Member of the Legislative Yuan
- In office 1 February 2005 – 9 July 2007
- Succeeded by: Hwang Liang-hua
- Constituency: Kuomintang party list

Director of the Department of Transportation, Taipei City Government [zh]
- In office 12 January 1999 – 31 July 2001
- Appointed by: Ma Ying-jeou
- Preceded by: Hochen Tan
- Succeeded by: Chen Wu-cheng

Personal details
- Born: 18 April 1951 (age 74) Taiwan
- Party: Kuomintang
- Education: National Taiwan University (BS) University of Maryland (MS, PhD)

= Tsao Shou-min =

Taiwanese politician (born 1951)

Tsao Shou-min (曹壽民; born 18 April 1951) is a Taiwanese engineer and politician.

==Education==
Tsao graduated from National Taiwan University with a bachelor's degree in civil engineering, then completed graduate studies in the United States at the University of Maryland, College Park, where he earned a master's degree in 1983 and his Ph.D. in civil engineering. His doctoral dissertation was titled, "An analysis of zonal transit service".

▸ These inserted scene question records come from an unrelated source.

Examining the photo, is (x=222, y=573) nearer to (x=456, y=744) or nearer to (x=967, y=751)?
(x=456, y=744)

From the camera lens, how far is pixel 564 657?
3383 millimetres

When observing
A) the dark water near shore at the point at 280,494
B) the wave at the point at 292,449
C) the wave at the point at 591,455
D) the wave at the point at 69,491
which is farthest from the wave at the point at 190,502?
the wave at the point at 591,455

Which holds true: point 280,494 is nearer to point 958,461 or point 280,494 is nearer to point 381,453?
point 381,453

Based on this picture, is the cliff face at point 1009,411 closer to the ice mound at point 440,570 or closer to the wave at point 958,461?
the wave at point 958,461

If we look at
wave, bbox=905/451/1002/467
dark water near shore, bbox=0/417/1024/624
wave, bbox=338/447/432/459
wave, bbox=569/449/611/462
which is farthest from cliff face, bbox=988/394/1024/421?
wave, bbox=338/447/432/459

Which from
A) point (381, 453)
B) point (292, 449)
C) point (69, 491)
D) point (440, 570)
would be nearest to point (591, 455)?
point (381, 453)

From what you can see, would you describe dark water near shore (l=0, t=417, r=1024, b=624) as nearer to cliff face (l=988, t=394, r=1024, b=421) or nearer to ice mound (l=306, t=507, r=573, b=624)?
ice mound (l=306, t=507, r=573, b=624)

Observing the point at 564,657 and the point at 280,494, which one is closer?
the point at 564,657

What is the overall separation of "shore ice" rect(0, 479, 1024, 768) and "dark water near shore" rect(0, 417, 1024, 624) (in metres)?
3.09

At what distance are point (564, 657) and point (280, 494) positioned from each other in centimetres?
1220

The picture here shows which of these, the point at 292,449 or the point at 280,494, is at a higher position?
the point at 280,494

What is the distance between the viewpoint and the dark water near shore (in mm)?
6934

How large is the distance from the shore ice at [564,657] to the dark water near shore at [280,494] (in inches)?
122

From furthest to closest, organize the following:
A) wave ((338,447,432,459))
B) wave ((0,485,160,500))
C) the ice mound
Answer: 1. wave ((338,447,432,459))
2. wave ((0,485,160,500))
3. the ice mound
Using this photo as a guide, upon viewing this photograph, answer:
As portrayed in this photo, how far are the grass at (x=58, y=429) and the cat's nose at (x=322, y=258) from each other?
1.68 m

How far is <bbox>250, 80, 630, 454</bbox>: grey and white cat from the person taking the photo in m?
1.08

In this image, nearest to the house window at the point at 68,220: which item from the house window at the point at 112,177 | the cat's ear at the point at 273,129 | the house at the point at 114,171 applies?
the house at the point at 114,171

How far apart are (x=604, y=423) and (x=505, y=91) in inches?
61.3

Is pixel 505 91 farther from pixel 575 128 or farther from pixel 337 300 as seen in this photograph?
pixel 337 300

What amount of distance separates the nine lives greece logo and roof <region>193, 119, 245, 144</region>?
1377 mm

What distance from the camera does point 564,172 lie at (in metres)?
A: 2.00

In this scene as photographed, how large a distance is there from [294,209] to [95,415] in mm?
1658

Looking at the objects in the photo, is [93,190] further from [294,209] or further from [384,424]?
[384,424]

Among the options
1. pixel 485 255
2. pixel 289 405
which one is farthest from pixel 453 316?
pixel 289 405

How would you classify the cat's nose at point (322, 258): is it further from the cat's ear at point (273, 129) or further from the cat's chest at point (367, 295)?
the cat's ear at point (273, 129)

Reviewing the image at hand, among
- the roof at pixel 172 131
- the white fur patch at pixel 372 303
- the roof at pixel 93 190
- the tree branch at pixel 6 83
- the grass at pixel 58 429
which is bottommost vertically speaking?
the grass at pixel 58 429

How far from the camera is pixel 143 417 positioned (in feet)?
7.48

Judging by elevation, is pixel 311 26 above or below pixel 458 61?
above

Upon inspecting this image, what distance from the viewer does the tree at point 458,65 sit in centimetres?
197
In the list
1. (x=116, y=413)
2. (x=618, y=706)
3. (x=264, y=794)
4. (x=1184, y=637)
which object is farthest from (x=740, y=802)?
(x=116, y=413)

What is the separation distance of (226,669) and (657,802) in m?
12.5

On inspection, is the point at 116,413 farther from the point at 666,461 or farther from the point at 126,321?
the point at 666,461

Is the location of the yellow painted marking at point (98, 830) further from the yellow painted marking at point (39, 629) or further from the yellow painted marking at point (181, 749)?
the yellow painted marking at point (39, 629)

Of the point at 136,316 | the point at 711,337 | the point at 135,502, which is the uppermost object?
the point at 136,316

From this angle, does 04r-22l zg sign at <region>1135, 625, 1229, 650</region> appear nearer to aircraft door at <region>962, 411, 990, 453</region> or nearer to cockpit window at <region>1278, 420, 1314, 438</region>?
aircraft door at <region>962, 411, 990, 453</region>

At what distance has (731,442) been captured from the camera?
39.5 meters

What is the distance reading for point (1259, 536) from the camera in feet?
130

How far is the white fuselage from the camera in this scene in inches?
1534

After returning to Taiwan, Tsao became a professor within the civil engineering department at NTU.

==Political career==
===Department of Transportation, Taipei City Government===
Tsao was the first head of Taipei City Government's Department of Transportation appointed by mayor Ma Ying-jeou. In this role, Tsao discussed the legal classification of scooters, implemented a ban on eating and drinking while riding the Taipei Joint Bus System, and traveled with Ma on a 2001 visit to Hong Kong. In Ma's second mayoral term, Tsao was replaced by Chen Wu-cheng.

===Legislative Yuan===
Tsao was elected to the Legislative Yuan in 2004, via the Kuomintang's party list for proportional representation. As a legislator, Tsao commented on operations of the National Space Organization and China Airlines. Tsao resigned from the Legislative Yuan in July 2007, as his leave of absence from National Taiwan University was due to end, and was replaced by Hwang Liang-hua.

==Later career==
Tsao later served as chair of Sinotech Engineering Consultants Ltd and taught at Feng Chia University.